La fachada occidental
La
fachada de los pies (al oeste) es una gran muro liso en cuya parte
central hay un vistoso ventanal gótico de tres arquivoltas
ojivales y guardapolvos que cobijan un tímpano con una tracería
constituida por un pentagrama invertido entrelazado con una flor
de cinco pétalos. También hay dos pequeños
relieves de una ave y una rapaz atrapando un animalito.

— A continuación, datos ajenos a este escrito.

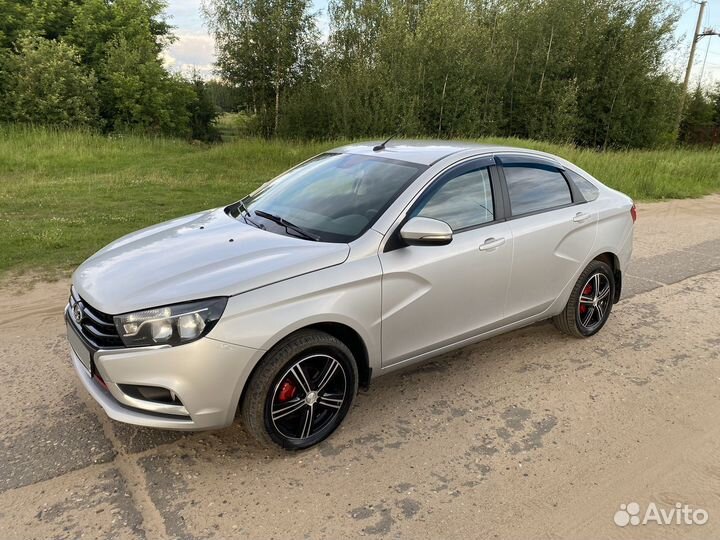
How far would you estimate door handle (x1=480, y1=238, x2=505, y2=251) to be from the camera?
365 cm

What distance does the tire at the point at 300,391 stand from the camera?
9.26 feet

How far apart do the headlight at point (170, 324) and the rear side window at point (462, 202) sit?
4.83 ft

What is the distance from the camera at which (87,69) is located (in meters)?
25.7

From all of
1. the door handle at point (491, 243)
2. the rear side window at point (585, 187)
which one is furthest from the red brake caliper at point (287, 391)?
the rear side window at point (585, 187)

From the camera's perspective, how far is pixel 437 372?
4051 millimetres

Encima se alzó una airosa espadaña de tres troneras con sus respectivas columnillas, al modo románico.
La portada del muro norte
En
el exterior del edificio, lo más significativo es la portada,
que se localiza en el muro norte y que marca el inicio de una nueva
concepción de portada en el gótico catalán,
debido al naturalismo y el carácter narrativo del relieve
del tímpano. Esta portada guarda ciertas semejanzas con la
de Sant Miquèu de Viella.
Está compuesta por un vano con un arco de medio punto abocinado por medio de cuatro arquivoltas, que apoyan sobre los correspondientes capiteles, asentados sobre columnas con basas.
Los
capiteles del lado de poniente tienen representadas formas zoomorfas
(arpías con los cuellos entrelazados) y antropomorfas (quizás
la escena del Pecado Original y un hombre acosado por un dragón
de larga cola), figuras que demuestran una gran expresividad, mientras
que en los de oriente hay formas vegetales.

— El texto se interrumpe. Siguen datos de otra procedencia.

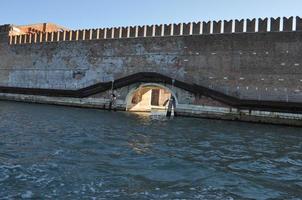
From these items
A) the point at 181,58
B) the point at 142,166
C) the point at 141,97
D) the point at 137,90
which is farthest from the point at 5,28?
the point at 142,166

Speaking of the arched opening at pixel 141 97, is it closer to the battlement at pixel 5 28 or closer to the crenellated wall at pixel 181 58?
the crenellated wall at pixel 181 58

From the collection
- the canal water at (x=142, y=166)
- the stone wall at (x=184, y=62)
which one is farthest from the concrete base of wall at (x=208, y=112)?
the canal water at (x=142, y=166)

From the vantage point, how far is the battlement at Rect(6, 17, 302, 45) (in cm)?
1657

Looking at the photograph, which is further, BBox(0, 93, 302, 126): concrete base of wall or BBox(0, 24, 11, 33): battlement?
BBox(0, 24, 11, 33): battlement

Enmarcando la arquivolta externa, hay una franja con la característica decoración de bolas jaquesas, que también pueden verse en otras partes del edificio, como en la ventana gótica del hastial.
En
las arquivoltas hay una representación de una de las escenas
más frecuentes de las portadas góticas: el Juicio
Final. Unos persdonajes (deberían ser ángeles) anuncian
el acontecimiento con sus cuernos, mientras que los muertos salen
de sus sepulcros.
Merece la pena detenerse para ver cada una de estas figuras de forma individualizada, pues en la escena están representados todos los estamentos de la sociedad medieval, sobresaliendo especialmente la gran cantidad de músicos que parecen con sus respectivos instrumentos: fídulas, flautas y salterios.

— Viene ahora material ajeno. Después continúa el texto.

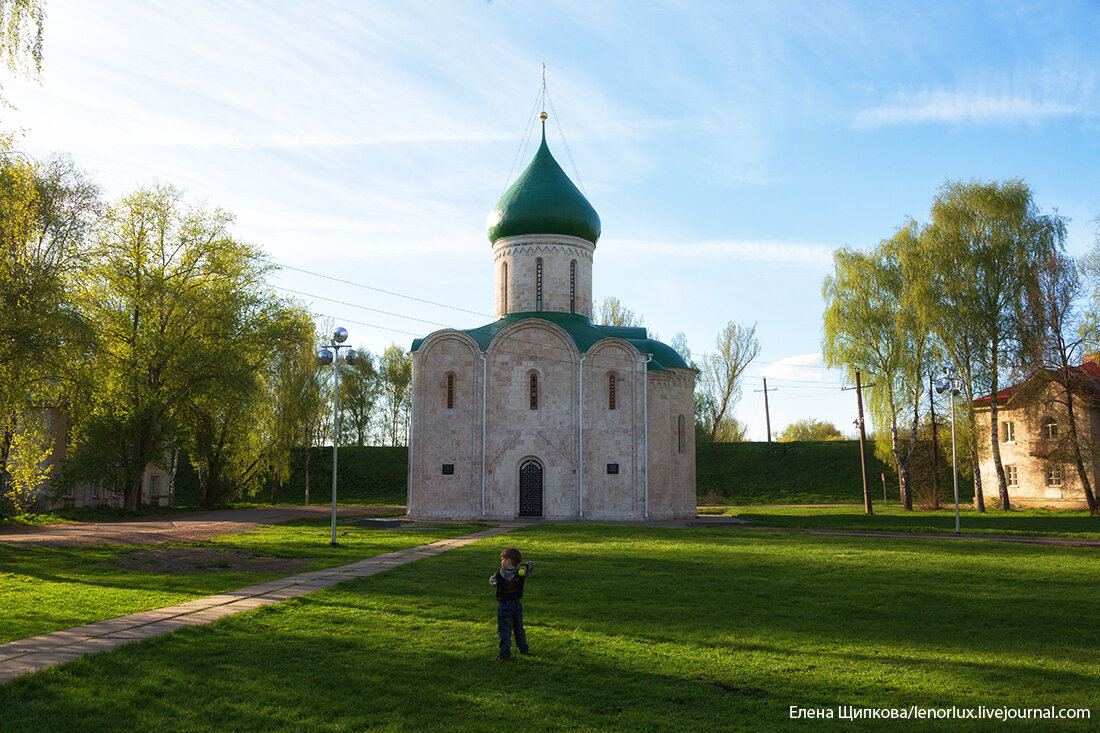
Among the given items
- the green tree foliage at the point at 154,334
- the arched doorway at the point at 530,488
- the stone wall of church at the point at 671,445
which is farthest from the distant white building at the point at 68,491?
the stone wall of church at the point at 671,445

En el tímpano, presidiendo la escena, hay una representación de la Virgen con el Niño sentado sobre su falda, en una representación un tanto hierática que todavía bebe de la estética románica.

A
su izquierda está representada la Anunciación, y a
su derecha, dos figuras cuya identificación ha generado más
problemas, aunque podría ser la escena de la creación
de Adán, o alguno de los milagros narrados en los Evangelios,
quizás la resurrección de Lázaro.
Interior
El
interior del edificio tiene una sola nave, aunque desde el exterior
se puede pensar que tiene tres, debido al número de ábsides,
es muy luminosa, debido a las ventanas del hastial, los ábsides,
y los muros laterales, que permiten la entrada de abundante luz
natural.
Lo más interesante del interior es el mobiliario
litúrgico. De época medieval, destaca una pila bautismal
sin ninguna decoración, tallada en una pieza monolítica;
una basa románica con unos relieves de figuras humanas, que
sostiene un fuste sobre el que se ha colocado una pila de agua bendita
realizada siguiendo la estética renacentista, con decoración
de hojas de acanto; y un retablo de San Sernilh, destacada obra
del Maestro de Viella, fechada en el último tercio del siglo
XV. También son interesantes el frontal de altar de terciopelo
con las figuras de San Sernilh y San Estèue, del siglo XVI,
y una cruz procesional de plata sobredorada, realizada en el XVII.